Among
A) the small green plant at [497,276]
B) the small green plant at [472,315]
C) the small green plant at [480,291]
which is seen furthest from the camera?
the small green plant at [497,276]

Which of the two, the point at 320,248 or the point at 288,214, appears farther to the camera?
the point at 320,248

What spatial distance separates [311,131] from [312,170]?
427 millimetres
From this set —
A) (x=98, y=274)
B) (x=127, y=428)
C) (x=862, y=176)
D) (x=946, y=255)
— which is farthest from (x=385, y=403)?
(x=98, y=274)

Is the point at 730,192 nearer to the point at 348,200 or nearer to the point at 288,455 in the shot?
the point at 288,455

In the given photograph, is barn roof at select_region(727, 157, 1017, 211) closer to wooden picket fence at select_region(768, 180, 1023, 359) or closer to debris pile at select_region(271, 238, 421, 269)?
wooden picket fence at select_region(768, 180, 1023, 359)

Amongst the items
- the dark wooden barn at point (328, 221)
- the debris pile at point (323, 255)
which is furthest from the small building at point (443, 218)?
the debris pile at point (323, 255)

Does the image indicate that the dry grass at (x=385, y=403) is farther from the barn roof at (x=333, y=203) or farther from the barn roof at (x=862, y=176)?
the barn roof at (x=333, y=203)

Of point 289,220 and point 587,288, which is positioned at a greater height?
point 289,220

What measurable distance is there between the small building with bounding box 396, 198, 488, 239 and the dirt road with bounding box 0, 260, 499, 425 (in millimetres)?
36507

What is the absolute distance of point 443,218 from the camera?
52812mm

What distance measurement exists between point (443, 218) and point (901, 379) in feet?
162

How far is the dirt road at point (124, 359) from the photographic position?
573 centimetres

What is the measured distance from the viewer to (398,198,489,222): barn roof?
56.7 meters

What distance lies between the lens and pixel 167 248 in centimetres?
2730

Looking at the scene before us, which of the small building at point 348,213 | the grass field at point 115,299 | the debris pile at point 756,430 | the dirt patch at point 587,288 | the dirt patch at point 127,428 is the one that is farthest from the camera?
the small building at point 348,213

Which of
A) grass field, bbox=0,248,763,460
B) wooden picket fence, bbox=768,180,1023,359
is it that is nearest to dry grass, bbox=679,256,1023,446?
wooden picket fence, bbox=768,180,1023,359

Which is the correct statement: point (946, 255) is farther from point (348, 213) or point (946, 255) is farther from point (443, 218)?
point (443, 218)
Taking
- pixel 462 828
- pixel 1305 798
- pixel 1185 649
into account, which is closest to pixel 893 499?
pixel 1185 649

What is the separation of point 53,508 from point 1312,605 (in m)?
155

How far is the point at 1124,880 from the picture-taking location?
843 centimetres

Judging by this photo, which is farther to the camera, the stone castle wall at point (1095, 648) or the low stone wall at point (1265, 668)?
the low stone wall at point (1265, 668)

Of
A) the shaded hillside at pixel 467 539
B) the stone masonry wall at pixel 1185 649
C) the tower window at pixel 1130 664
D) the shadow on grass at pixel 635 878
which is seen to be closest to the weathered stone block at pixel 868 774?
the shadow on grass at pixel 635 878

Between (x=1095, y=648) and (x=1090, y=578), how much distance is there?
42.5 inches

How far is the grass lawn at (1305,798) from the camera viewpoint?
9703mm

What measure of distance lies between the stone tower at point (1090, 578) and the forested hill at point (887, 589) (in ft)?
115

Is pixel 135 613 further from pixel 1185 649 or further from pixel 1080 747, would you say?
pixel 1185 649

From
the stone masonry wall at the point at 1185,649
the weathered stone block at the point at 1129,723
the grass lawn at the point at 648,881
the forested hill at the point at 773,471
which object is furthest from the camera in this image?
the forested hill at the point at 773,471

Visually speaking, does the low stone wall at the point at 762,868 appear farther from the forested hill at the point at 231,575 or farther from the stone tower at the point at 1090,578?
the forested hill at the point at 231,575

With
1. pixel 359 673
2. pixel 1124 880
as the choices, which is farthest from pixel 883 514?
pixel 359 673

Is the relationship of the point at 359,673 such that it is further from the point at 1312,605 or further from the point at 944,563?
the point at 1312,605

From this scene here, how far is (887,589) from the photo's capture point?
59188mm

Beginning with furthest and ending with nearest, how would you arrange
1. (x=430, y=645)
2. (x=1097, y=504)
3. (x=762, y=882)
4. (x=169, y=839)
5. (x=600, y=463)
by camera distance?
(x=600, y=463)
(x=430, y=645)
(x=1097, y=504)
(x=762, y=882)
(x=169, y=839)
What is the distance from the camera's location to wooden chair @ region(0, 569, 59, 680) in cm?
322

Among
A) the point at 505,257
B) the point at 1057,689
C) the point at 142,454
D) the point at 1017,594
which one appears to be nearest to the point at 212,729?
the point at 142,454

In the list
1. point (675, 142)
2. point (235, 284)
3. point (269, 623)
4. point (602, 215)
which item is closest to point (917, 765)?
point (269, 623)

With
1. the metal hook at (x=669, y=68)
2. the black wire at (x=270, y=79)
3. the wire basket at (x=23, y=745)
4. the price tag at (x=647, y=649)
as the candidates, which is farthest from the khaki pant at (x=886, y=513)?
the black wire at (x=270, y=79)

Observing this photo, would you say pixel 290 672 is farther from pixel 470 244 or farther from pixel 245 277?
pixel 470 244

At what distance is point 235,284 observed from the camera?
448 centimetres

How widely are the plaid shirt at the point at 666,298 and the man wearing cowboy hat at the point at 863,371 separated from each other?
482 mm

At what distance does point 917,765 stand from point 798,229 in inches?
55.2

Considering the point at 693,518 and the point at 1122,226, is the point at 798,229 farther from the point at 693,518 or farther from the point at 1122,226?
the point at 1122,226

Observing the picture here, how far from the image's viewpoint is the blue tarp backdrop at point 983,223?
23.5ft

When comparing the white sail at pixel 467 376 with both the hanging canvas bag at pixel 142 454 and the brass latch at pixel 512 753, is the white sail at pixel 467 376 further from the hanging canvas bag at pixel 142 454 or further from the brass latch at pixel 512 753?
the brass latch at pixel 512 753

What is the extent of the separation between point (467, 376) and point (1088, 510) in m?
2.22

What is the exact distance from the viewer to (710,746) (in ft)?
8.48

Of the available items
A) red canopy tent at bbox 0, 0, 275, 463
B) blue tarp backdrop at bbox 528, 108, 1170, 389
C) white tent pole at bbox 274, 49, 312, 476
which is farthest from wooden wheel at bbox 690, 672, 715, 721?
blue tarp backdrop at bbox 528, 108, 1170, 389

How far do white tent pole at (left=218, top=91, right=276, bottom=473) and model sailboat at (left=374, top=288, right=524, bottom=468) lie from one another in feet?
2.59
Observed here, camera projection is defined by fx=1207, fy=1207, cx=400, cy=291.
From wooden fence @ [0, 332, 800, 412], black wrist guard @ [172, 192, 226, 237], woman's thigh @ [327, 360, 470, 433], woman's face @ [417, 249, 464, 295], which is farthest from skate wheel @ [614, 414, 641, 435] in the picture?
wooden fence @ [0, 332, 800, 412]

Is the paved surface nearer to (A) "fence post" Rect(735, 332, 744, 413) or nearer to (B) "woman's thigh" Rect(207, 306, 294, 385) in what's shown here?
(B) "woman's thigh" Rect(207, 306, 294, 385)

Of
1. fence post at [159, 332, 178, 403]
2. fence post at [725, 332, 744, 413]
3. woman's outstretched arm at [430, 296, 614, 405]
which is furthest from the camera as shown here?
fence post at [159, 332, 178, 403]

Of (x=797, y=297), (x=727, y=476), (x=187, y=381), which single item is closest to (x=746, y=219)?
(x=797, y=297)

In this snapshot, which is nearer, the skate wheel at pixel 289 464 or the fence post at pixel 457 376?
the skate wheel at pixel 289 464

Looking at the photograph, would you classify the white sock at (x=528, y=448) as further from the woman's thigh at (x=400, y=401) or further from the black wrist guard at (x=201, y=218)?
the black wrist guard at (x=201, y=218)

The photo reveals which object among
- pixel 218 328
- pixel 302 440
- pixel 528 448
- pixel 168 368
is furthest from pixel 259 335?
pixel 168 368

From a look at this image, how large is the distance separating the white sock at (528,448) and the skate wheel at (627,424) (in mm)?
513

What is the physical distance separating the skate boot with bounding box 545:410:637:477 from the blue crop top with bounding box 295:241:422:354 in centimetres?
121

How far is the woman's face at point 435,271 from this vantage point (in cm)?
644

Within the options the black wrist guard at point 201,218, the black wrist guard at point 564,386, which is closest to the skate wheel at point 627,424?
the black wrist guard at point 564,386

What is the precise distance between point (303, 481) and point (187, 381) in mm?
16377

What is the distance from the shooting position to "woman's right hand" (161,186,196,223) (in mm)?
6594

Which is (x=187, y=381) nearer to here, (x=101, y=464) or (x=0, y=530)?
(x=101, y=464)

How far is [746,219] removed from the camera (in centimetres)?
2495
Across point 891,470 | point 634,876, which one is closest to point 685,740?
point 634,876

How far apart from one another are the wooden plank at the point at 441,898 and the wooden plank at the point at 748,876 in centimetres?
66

---+---

- _Task details_
Output the line that contains "Of (x=797, y=297), (x=727, y=476), (x=187, y=381), which", followed by every later line in the listing, with no line omitted and none added.

- _Right answer_
Of (x=797, y=297), (x=727, y=476), (x=187, y=381), which single item is closest to (x=746, y=219)?
(x=797, y=297)

In this snapshot, which is nearer, the skate wheel at pixel 289 464 or the fence post at pixel 457 376?
the skate wheel at pixel 289 464

Looking at the photograph, would you classify the white sock at (x=528, y=448) as further from the woman's thigh at (x=400, y=401) or further from the black wrist guard at (x=201, y=218)?
the black wrist guard at (x=201, y=218)

The photo reveals which object among
- pixel 218 328
- pixel 302 440
- pixel 528 448
- pixel 168 368
is furthest from pixel 259 335?
pixel 168 368

From a look at this image, how large is the distance separating the white sock at (528,448) and the skate wheel at (627,424) (in mm)?
513

What is the physical distance separating the skate boot with bounding box 545:410:637:477 from the blue crop top with bounding box 295:241:422:354 in centimetres?
121

How far is the woman's face at point 435,271 from this vantage point (in cm)?
644

Within the options the black wrist guard at point 201,218, the black wrist guard at point 564,386, which is closest to the skate wheel at point 627,424?
the black wrist guard at point 564,386

What is the precise distance between point (303, 481) and point (187, 381) in mm?
16377

What is the distance from the shooting position to "woman's right hand" (161,186,196,223) (in mm)?
6594

Which is (x=187, y=381) nearer to here, (x=101, y=464) or (x=0, y=530)?
(x=101, y=464)

How far is [746,219] removed from the camera (in centimetres)?
2495
Across point 891,470 | point 634,876, which one is closest to point 685,740?
point 634,876

How far apart from one another are the wooden plank at the point at 441,898 and the wooden plank at the point at 748,876 in centimetres?
66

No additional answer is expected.